I am? I guess I am not sure what the point is.

<<Hold enough S&P 600's to march and have a close at 600 or higher and you lose it all.>>

Well, hold even one option on any underlying at any strike to expiration and if it closes out of the money you lose it all. Do you know of an example where you don't?

<Earlier this year there were some strikes on DJX put options that made you money at expiry EVEN if the DJX did not fall one bit.>>

That is what I demonstrated with the OEX example. Friday OEX closed at 403.22. According to my broker's quote I could buy the March 600 XEO Put for 195.50.

To match your example let's say OEX closes 6 months from now on March 20 also at 403.22. A 600 put will have a cash value of 600 - 403.22 = 196.78. My cost was 195.50; ignoring commissions my profit would be 1.28 and OEX did not fall one bit. Whether it is worth tying up that much capital for that little a profit is another matter, but the example still demonstrates the point you were making about the DJX.

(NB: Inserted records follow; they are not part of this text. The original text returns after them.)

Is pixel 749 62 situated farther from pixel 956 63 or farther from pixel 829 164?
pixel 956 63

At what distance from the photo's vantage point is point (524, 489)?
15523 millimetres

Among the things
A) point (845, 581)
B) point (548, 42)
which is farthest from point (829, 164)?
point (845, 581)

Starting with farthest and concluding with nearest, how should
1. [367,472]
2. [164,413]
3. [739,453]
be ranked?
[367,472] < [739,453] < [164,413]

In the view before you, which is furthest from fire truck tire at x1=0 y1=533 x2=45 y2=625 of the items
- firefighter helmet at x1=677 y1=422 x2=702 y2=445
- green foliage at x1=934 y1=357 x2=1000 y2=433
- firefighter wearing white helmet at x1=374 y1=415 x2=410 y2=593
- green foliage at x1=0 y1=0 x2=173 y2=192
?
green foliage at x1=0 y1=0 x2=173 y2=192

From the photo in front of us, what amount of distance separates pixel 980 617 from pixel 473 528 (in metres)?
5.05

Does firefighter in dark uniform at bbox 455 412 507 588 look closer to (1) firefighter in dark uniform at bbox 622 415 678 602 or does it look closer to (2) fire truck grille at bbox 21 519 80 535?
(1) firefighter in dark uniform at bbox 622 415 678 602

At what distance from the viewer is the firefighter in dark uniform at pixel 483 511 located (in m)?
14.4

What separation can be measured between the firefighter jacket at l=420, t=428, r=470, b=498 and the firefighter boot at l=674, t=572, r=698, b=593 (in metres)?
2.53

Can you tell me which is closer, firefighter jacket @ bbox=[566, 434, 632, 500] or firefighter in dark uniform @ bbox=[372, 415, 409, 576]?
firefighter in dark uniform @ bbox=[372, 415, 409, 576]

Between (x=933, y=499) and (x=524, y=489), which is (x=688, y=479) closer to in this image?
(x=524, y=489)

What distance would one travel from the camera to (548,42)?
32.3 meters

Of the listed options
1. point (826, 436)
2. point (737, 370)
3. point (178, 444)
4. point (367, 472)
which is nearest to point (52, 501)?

European style, deep in the money options often trade at a discount to their intrinsic value because they cannot be exercised early. The higher the short term interest rate the greater the discount. The position can, of course, be closed out early by selling the option but you will likely be selling at a discount, too, unless you are very close to expiration so you can't capture the discount that way.

What is Tommaso's point that I am missing?